Le 5 juin 1961, Hélie de Saint Marc expliquait devant le Haut Tribunal militaire que sa décision d’impliquer son régiment de légionnaires dans le putsch d’Alger était guidée par la volonté de ne pas abandonner les harkis, recrutés par la France pour lutter contre le FLN, et ne pas revivre ainsi sa douloureuse expérience indochinoise. Il raconte le traumatisme de ses soldats lorsque le commandement les obligeait à abandonner le village qu’ils protégeaient à la frontière de la Chine. Les habitants massacrés dans la foulée par le Vietminh.

En août 2021, les associations américaines de vétérans de la guerre d’Afghanistan se sont mobilisées en quelques jours pour trouver des fonds, activer des réseaux et affréter des avions afin d’évacuer les traducteurs, auxiliaires et employés afghans et leurs familles, laissés en rade par l’US Army après la prise de pouvoir éclair des talibans. Les images de l’évacuation catastrophique de l’aéroport de Kaboul et les Marines impuissants et cantonnés derrières les barbelés ont laissé un sentiment d’inachevé, d’incroyable gâchis, mais surtout de perte de sens dans un pays où 19 millions d’habitants sont des vétérans. Des cas de syndromes de stress post-traumatique sont déjà rapportés suite à cette évacuation.

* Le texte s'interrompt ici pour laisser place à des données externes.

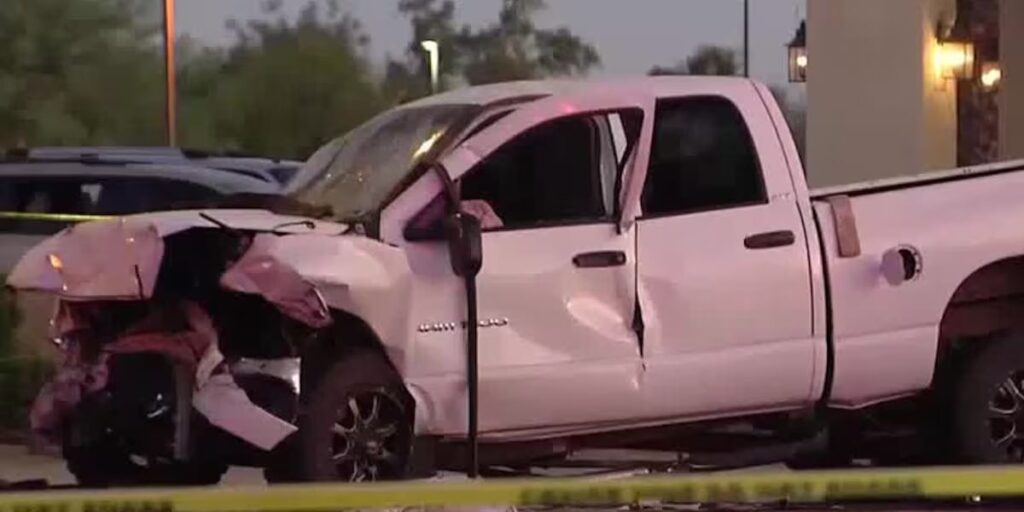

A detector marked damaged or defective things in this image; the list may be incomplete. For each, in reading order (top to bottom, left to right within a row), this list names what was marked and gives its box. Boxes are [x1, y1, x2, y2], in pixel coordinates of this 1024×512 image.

shattered windshield [286, 103, 477, 218]
crumpled hood [6, 206, 352, 299]
damaged front end of truck [4, 206, 411, 483]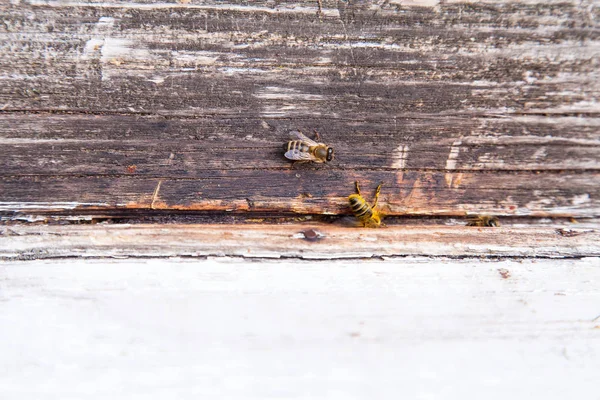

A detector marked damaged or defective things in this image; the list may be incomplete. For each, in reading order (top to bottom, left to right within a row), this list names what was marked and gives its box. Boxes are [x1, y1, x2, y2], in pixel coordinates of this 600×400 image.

rusty stain on wood [0, 0, 596, 220]
splintered wood edge [2, 223, 596, 260]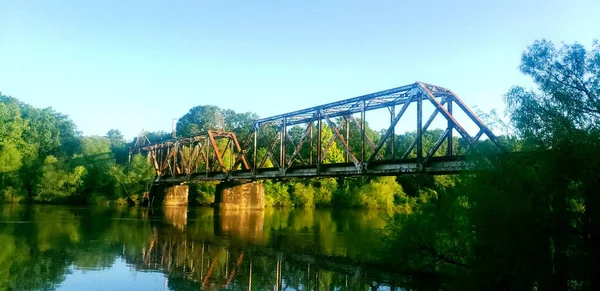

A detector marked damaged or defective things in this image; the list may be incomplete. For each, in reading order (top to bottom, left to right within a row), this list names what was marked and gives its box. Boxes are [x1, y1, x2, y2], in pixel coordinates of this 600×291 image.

rusty bridge span [131, 81, 502, 184]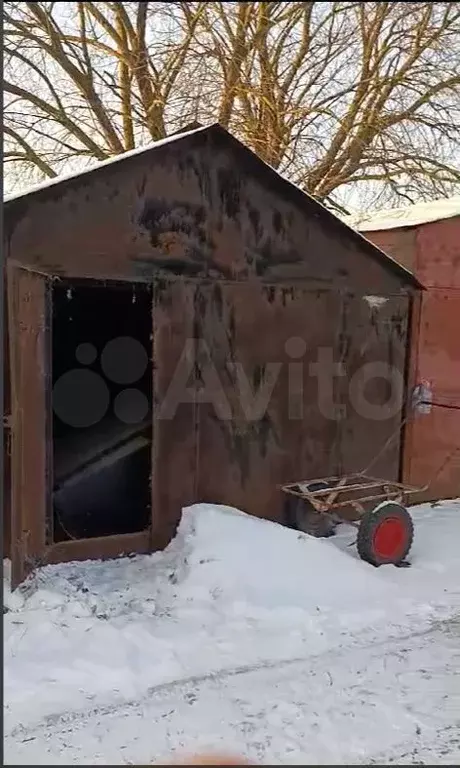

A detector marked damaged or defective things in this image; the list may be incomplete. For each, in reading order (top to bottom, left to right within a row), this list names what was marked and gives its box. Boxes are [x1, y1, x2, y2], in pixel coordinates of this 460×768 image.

rusty metal wall [364, 218, 458, 504]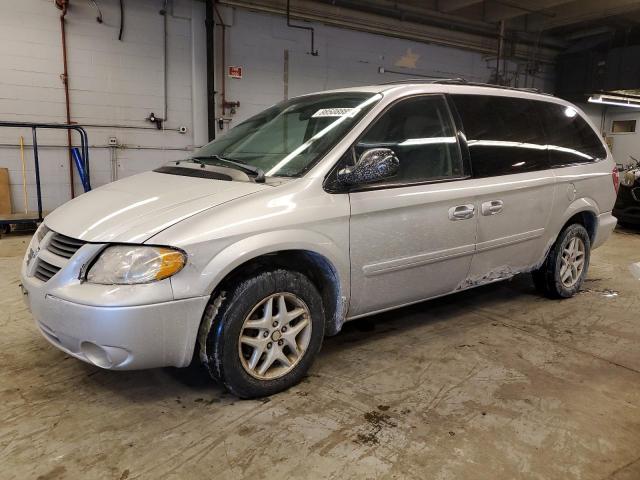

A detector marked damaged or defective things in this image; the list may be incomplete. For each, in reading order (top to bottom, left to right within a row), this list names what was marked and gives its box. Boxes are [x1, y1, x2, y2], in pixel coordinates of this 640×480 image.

dented hood [45, 171, 268, 242]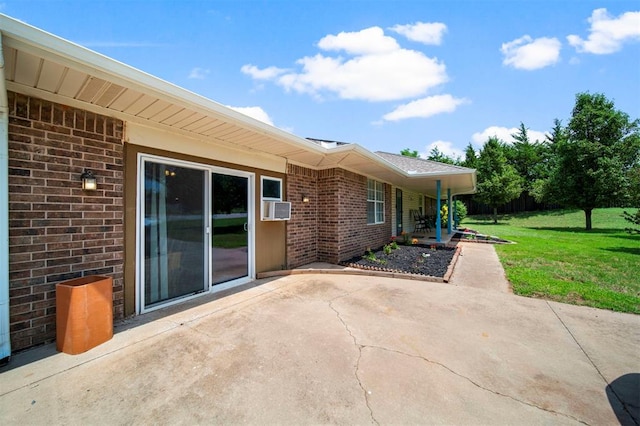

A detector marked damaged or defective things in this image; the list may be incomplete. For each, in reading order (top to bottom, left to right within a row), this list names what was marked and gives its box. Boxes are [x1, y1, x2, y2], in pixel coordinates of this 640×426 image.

crack in concrete [330, 300, 380, 426]
crack in concrete [544, 302, 640, 426]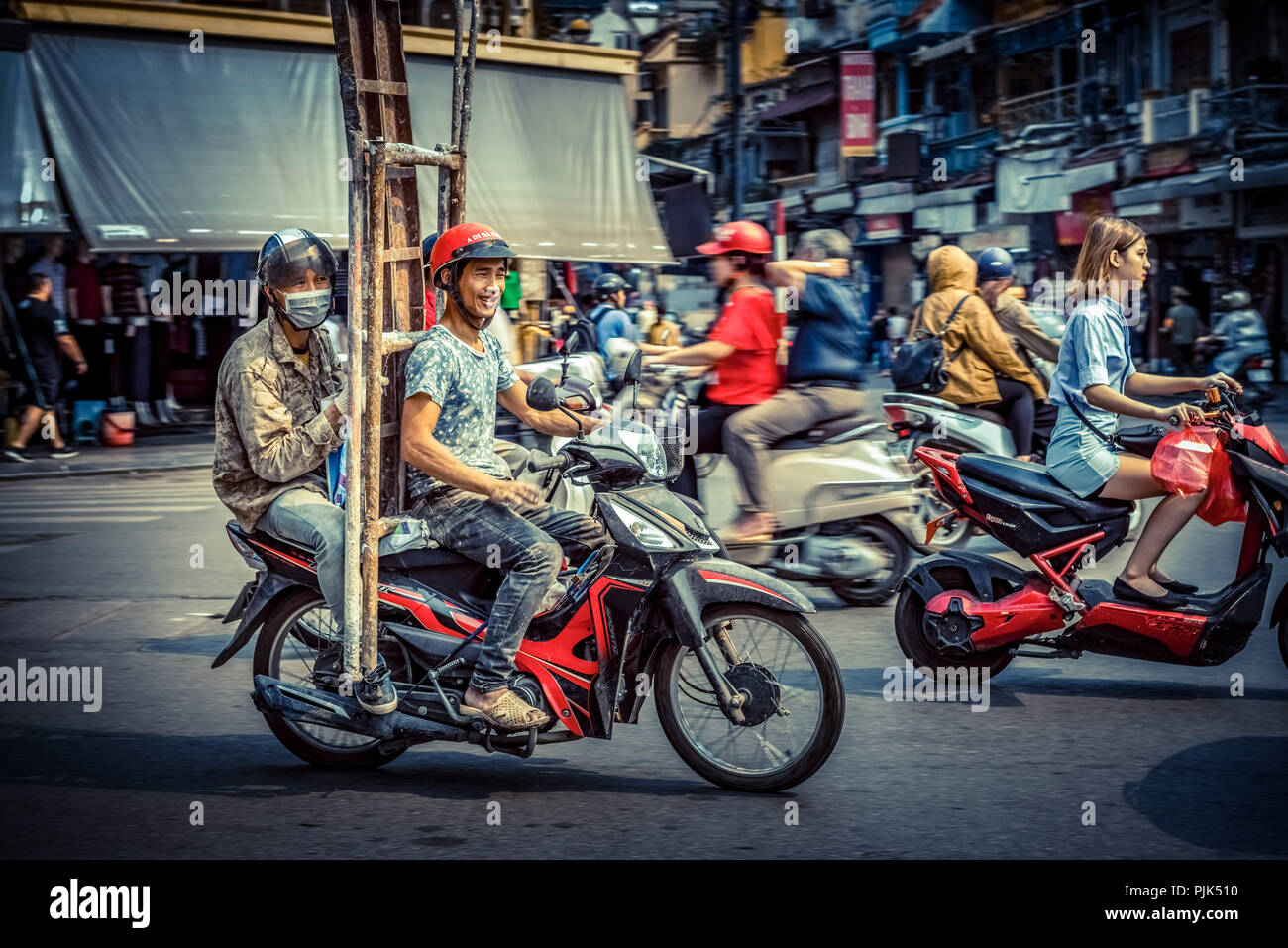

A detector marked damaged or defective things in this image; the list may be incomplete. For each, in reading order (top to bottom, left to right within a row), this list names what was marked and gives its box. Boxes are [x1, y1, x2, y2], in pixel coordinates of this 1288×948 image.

rusty metal pole [363, 139, 386, 675]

L’Indochine, l’Algérie et Kaboul ne sont que trois exemples parmi tant d’autres, mais illustrent bien que l’esprit de corps et la fraternité d’armes ne se limitent pas aux camarades de chambrée. Ils englobent les proches, les personnes que l’on protège, les populations et auxiliaires. C’est grâce à eux que l’unité se transforme en une famille. Chacun y a sa place et de ce fait se sent investi personnellement de la mission. Ils renforcent les individus, car chacun est convaincu que, quels que soient les aléas du combat, ses camarades et ses chefs ne le laisseront pas tomber. C’est cette communauté de destin qui donne un sens à l’engagement et fournit au soldat une raison directe de se battre, bien plus que de lointains objectifs politiques ou idéologiques. Pourtant, après vingt ans de guerre, c’est justement des membres de cette famille que l’on abandonne aux abords de l’aéroport de Kaboul.

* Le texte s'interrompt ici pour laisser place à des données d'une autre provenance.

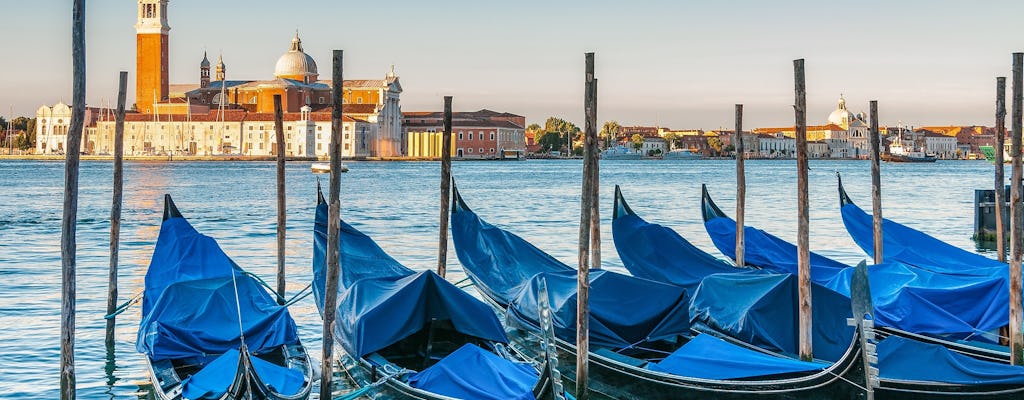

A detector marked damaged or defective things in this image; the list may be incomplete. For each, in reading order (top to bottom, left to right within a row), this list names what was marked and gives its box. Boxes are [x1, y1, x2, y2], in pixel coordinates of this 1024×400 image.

rusty metal pole [794, 59, 811, 364]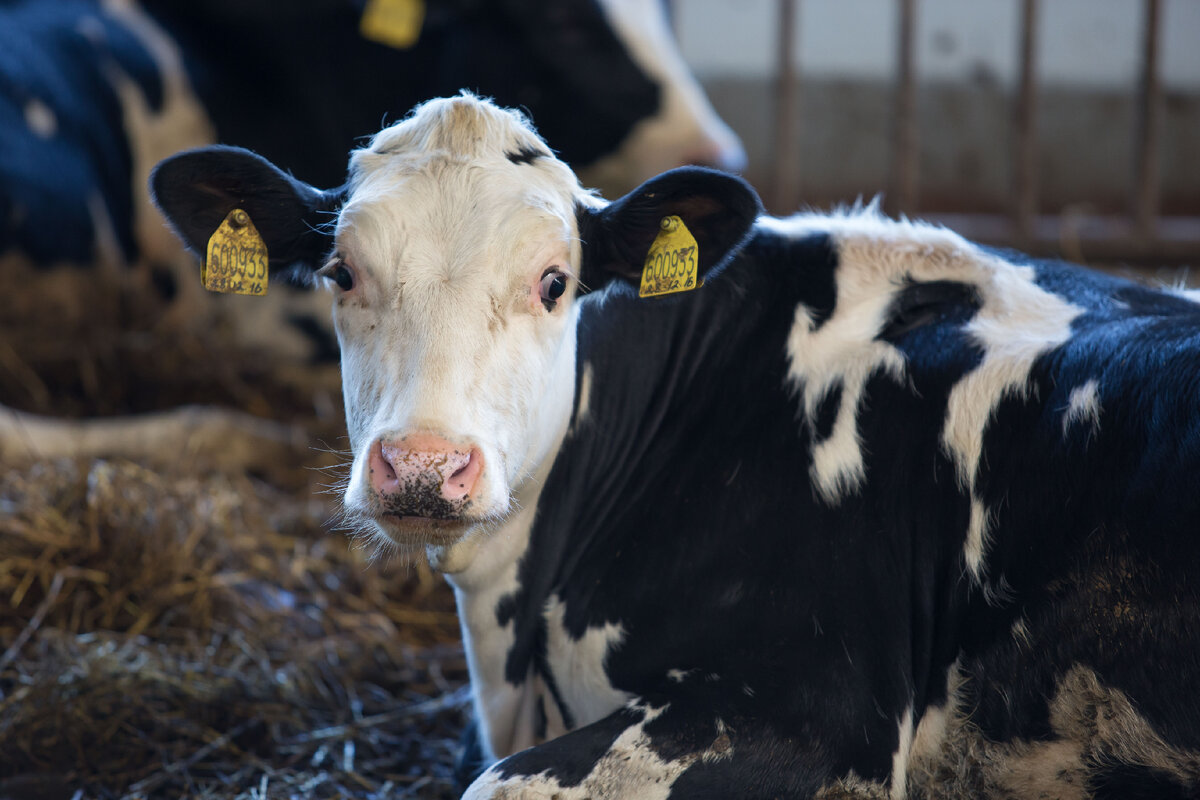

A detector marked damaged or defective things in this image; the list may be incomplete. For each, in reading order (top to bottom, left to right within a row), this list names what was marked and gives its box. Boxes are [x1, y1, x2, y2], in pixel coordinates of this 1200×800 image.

rusty metal post [772, 0, 801, 212]
rusty metal post [892, 0, 916, 215]
rusty metal post [1017, 0, 1036, 244]
rusty metal post [1132, 0, 1161, 239]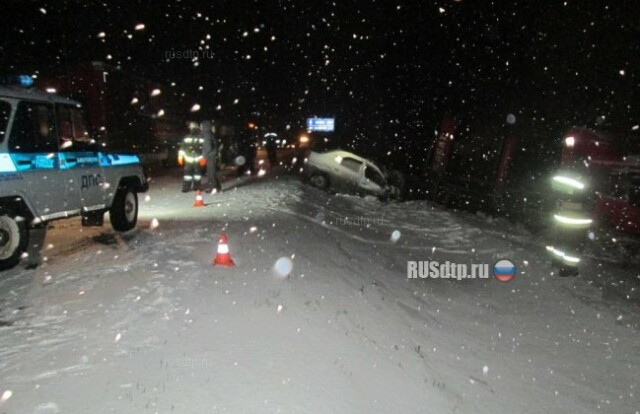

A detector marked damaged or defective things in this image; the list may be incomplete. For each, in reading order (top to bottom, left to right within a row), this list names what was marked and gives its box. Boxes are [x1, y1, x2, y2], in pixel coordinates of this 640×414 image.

crashed car [302, 150, 398, 199]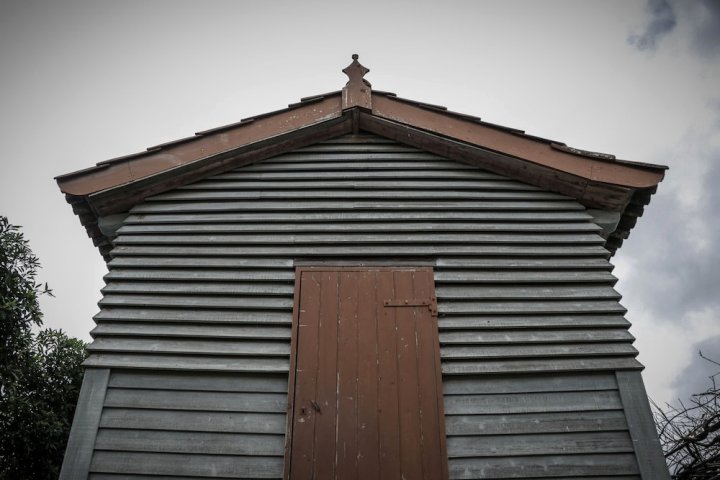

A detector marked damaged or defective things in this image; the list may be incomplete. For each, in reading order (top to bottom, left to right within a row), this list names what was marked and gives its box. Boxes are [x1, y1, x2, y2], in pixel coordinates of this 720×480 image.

rusted metal sheet [286, 266, 444, 480]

Le maréchal Foch le disait: «A la guerre, il y a autre chose que les principes; il y a le temps, les lieux, les distances, le terrain; il y a le hasard dont on n’est pas maître; mais il y a surtout les forces morales dont les troupes sont animées.» Le sens de l’engagement du soldat, au même titre que le courage, est un élément fondamental de ces forces morales. Cette dimension n’est en aucun cas anodine puisque cet engagement peut aller jusqu’à donner sa vie pour les autres.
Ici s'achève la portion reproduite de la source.